**Work instruction**
The answer must consist of the records, repeated exactly.

Crawled caption data:
== Segment start ==
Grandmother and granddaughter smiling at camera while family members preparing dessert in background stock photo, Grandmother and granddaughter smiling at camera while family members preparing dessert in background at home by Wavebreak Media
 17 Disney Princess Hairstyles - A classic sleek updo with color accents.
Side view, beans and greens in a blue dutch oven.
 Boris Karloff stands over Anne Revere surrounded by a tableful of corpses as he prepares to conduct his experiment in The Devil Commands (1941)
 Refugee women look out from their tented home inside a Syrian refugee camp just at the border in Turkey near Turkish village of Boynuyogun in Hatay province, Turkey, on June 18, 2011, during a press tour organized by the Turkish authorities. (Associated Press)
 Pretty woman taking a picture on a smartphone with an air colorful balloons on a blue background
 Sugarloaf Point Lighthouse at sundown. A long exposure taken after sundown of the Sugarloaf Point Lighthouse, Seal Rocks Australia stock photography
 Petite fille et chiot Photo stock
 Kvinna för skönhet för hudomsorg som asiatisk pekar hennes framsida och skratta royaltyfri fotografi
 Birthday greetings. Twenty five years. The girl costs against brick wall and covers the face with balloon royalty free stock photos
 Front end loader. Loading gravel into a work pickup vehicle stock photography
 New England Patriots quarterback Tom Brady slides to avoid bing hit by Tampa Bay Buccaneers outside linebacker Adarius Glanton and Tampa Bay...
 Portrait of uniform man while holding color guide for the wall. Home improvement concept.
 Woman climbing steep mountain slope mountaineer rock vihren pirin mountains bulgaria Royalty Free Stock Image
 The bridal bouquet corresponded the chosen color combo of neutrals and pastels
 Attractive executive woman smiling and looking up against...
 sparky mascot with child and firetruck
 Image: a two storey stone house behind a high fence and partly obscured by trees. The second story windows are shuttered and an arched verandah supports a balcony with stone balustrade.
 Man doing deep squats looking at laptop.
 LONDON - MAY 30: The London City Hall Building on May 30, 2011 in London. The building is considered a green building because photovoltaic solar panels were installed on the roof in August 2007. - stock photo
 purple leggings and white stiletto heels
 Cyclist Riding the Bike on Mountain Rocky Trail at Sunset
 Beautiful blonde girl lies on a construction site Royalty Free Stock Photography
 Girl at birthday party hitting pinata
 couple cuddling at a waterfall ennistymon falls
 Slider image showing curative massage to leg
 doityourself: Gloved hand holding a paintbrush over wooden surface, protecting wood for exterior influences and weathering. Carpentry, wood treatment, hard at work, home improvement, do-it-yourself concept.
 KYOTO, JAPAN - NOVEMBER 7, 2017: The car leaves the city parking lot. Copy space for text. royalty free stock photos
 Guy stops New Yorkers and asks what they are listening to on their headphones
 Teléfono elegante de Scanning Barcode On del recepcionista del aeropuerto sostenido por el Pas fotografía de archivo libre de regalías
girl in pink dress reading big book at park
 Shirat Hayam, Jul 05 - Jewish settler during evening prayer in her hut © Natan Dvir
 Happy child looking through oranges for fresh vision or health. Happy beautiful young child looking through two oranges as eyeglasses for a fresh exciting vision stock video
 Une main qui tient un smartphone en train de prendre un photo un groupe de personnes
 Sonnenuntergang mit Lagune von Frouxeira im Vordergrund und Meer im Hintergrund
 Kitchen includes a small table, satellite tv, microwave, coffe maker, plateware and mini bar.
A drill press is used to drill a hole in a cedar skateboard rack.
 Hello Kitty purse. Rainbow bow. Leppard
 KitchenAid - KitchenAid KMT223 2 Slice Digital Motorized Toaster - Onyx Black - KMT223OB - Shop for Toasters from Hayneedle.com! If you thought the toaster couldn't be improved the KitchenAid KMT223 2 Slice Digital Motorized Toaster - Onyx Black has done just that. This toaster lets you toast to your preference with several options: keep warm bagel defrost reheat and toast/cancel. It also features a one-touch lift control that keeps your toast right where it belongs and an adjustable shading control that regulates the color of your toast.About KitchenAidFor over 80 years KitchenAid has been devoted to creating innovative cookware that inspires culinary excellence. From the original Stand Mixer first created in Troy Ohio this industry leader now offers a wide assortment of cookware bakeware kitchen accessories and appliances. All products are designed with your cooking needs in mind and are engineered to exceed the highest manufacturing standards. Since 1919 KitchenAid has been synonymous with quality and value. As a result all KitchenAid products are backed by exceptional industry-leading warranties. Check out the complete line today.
== Segment end ==
**Output of the task**
Grandmother and granddaughter smiling at camera while family members preparing dessert in background stock photo, Grandmother and granddaughter smiling at camera while family members preparing dessert in background at home by Wavebreak Media
 17 Disney Princess Hairstyles - A classic sleek updo with color accents.
Side view, beans and greens in a blue dutch oven.
 Boris Karloff stands over Anne Revere surrounded by a tableful of corpses as he prepares to conduct his experiment in The Devil Commands (1941)
 Refugee women look out from their tented home inside a Syrian refugee camp just at the border in Turkey near Turkish village of Boynuyogun in Hatay province, Turkey, on June 18, 2011, during a press tour organized by the Turkish authorities. (Associated Press)
 Pretty woman taking a picture on a smartphone with an air colorful balloons on a blue background
 Sugarloaf Point Lighthouse at sundown. A long exposure taken after sundown of the Sugarloaf Point Lighthouse, Seal Rocks Australia stock photography
 Petite fille et chiot Photo stock
 Kvinna för skönhet för hudomsorg som asiatisk pekar hennes framsida och skratta royaltyfri fotografi
 Birthday greetings. Twenty five years. The girl costs against brick wall and covers the face with balloon royalty free stock photos
 Front end loader. Loading gravel into a work pickup vehicle stock photography
 New England Patriots quarterback Tom Brady slides to avoid bing hit by Tampa Bay Buccaneers outside linebacker Adarius Glanton and Tampa Bay...
 Portrait of uniform man while holding color guide for the wall. Home improvement concept.
 Woman climbing steep mountain slope mountaineer rock vihren pirin mountains bulgaria Royalty Free Stock Image
 The bridal bouquet corresponded the chosen color combo of neutrals and pastels
 Attractive executive woman smiling and looking up against...
 sparky mascot with child and firetruck
 Image: a two storey stone house behind a high fence and partly obscured by trees. The second story windows are shuttered and an arched verandah supports a balcony with stone balustrade.
 Man doing deep squats looking at laptop.
 LONDON - MAY 30: The London City Hall Building on May 30, 2011 in London. The building is considered a green building because photovoltaic solar panels were installed on the roof in August 2007. - stock photo
 purple leggings and white stiletto heels
 Cyclist Riding the Bike on Mountain Rocky Trail at Sunset
 Beautiful blonde girl lies on a construction site Royalty Free Stock Photography
 Girl at birthday party hitting pinata
 couple cuddling at a waterfall ennistymon falls
 Slider image showing curative massage to leg
 doityourself: Gloved hand holding a paintbrush over wooden surface, protecting wood for exterior influences and weathering. Carpentry, wood treatment, hard at work, home improvement, do-it-yourself concept.
 KYOTO, JAPAN - NOVEMBER 7, 2017: The car leaves the city parking lot. Copy space for text. royalty free stock photos
 Guy stops New Yorkers and asks what they are listening to on their headphones
 Teléfono elegante de Scanning Barcode On del recepcionista del aeropuerto sostenido por el Pas fotografía de archivo libre de regalías
girl in pink dress reading big book at park
 Shirat Hayam, Jul 05 - Jewish settler during evening prayer in her hut © Natan Dvir
 Happy child looking through oranges for fresh vision or health. Happy beautiful young child looking through two oranges as eyeglasses for a fresh exciting vision stock video
 Une main qui tient un smartphone en train de prendre un photo un groupe de personnes
 Sonnenuntergang mit Lagune von Frouxeira im Vordergrund und Meer im Hintergrund
 Kitchen includes a small table, satellite tv, microwave, coffe maker, plateware and mini bar.
A drill press is used to drill a hole in a cedar skateboard rack.
 Hello Kitty purse. Rainbow bow. Leppard
 KitchenAid - KitchenAid KMT223 2 Slice Digital Motorized Toaster - Onyx Black - KMT223OB - Shop for Toasters from Hayneedle.com! If you thought the toaster couldn't be improved the KitchenAid KMT223 2 Slice Digital Motorized Toaster - Onyx Black has done just that. This toaster lets you toast to your preference with several options: keep warm bagel defrost reheat and toast/cancel. It also features a one-touch lift control that keeps your toast right where it belongs and an adjustable shading control that regulates the color of your toast.About KitchenAidFor over 80 years KitchenAid has been devoted to creating innovative cookware that inspires culinary excellence. From the original Stand Mixer first created in Troy Ohio this industry leader now offers a wide assortment of cookware bakeware kitchen accessories and appliances. All products are designed with your cooking needs in mind and are engineered to exceed the highest manufacturing standards. Since 1919 KitchenAid has been synonymous with quality and value. As a result all KitchenAid products are backed by exceptional industry-leading warranties. Check out the complete line today.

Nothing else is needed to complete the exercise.